> _Brief_:
Render every line of the records below as a Markdown table with two columns: "Row" for the row number and "Line" for the line itself. Leave out any blank lines.

> _Task inputs_:
----------

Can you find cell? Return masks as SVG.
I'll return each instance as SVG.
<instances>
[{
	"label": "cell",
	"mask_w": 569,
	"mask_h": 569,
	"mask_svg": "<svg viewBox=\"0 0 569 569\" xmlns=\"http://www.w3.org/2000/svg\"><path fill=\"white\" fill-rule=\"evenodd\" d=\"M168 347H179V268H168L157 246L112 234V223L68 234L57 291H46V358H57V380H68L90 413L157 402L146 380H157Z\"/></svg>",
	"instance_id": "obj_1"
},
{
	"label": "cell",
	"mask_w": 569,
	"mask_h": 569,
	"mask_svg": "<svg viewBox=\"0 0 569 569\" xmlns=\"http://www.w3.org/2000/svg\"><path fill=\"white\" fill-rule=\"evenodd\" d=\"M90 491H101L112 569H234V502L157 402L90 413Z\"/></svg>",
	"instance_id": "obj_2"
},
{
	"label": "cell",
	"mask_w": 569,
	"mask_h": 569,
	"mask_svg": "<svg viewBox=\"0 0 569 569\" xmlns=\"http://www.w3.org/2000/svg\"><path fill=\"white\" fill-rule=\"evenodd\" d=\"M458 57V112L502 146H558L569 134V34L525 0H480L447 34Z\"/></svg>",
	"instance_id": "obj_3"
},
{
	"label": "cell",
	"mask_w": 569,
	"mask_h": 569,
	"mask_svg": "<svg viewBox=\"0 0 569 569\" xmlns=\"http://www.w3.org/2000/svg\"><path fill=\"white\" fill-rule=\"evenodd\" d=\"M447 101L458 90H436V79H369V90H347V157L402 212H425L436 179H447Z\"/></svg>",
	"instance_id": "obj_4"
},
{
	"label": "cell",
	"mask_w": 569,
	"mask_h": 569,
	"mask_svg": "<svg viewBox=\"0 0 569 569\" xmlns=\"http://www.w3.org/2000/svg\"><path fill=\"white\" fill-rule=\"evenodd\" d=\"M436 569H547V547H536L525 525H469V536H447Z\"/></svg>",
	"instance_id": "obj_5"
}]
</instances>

----------

> _Response to the task_:
| Row | Line |
|---|---|
| 1 | Can you find cell? Return masks as SVG. |
| 2 | I'll return each instance as SVG. |
| 3 | <instances> |
| 4 | [{ |
| 5 | 	"label": "cell", |
| 6 | 	"mask_w": 569, |
| 7 | 	"mask_h": 569, |
| 8 | 	"mask_svg": "<svg viewBox=\"0 0 569 569\" xmlns=\"http://www.w3.org/2000/svg\"><path fill=\"white\" fill-rule=\"evenodd\" d=\"M168 347H179V268H168L157 246L112 234V223L68 234L57 291H46V358H57V380H68L90 413L157 402L146 380H157Z\"/></svg>", |
| 9 | 	"instance_id": "obj_1" |
| 10 | }, |
| 11 | { |
| 12 | 	"label": "cell", |
| 13 | 	"mask_w": 569, |
| 14 | 	"mask_h": 569, |
| 15 | 	"mask_svg": "<svg viewBox=\"0 0 569 569\" xmlns=\"http://www.w3.org/2000/svg\"><path fill=\"white\" fill-rule=\"evenodd\" d=\"M90 491H101L112 569H234V502L157 402L90 413Z\"/></svg>", |
| 16 | 	"instance_id": "obj_2" |
| 17 | }, |
| 18 | { |
| 19 | 	"label": "cell", |
| 20 | 	"mask_w": 569, |
| 21 | 	"mask_h": 569, |
| 22 | 	"mask_svg": "<svg viewBox=\"0 0 569 569\" xmlns=\"http://www.w3.org/2000/svg\"><path fill=\"white\" fill-rule=\"evenodd\" d=\"M458 57V112L502 146H558L569 134V34L525 0H480L447 34Z\"/></svg>", |
| 23 | 	"instance_id": "obj_3" |
| 24 | }, |
| 25 | { |
| 26 | 	"label": "cell", |
| 27 | 	"mask_w": 569, |
| 28 | 	"mask_h": 569, |
| 29 | 	"mask_svg": "<svg viewBox=\"0 0 569 569\" xmlns=\"http://www.w3.org/2000/svg\"><path fill=\"white\" fill-rule=\"evenodd\" d=\"M447 101L458 90H436V79H369V90H347V157L402 212H425L436 179H447Z\"/></svg>", |
| 30 | 	"instance_id": "obj_4" |
| 31 | }, |
| 32 | { |
| 33 | 	"label": "cell", |
| 34 | 	"mask_w": 569, |
| 35 | 	"mask_h": 569, |
| 36 | 	"mask_svg": "<svg viewBox=\"0 0 569 569\" xmlns=\"http://www.w3.org/2000/svg\"><path fill=\"white\" fill-rule=\"evenodd\" d=\"M436 569H547V547H536L525 525H469V536H447Z\"/></svg>", |
| 37 | 	"instance_id": "obj_5" |
| 38 | }] |
| 39 | </instances> |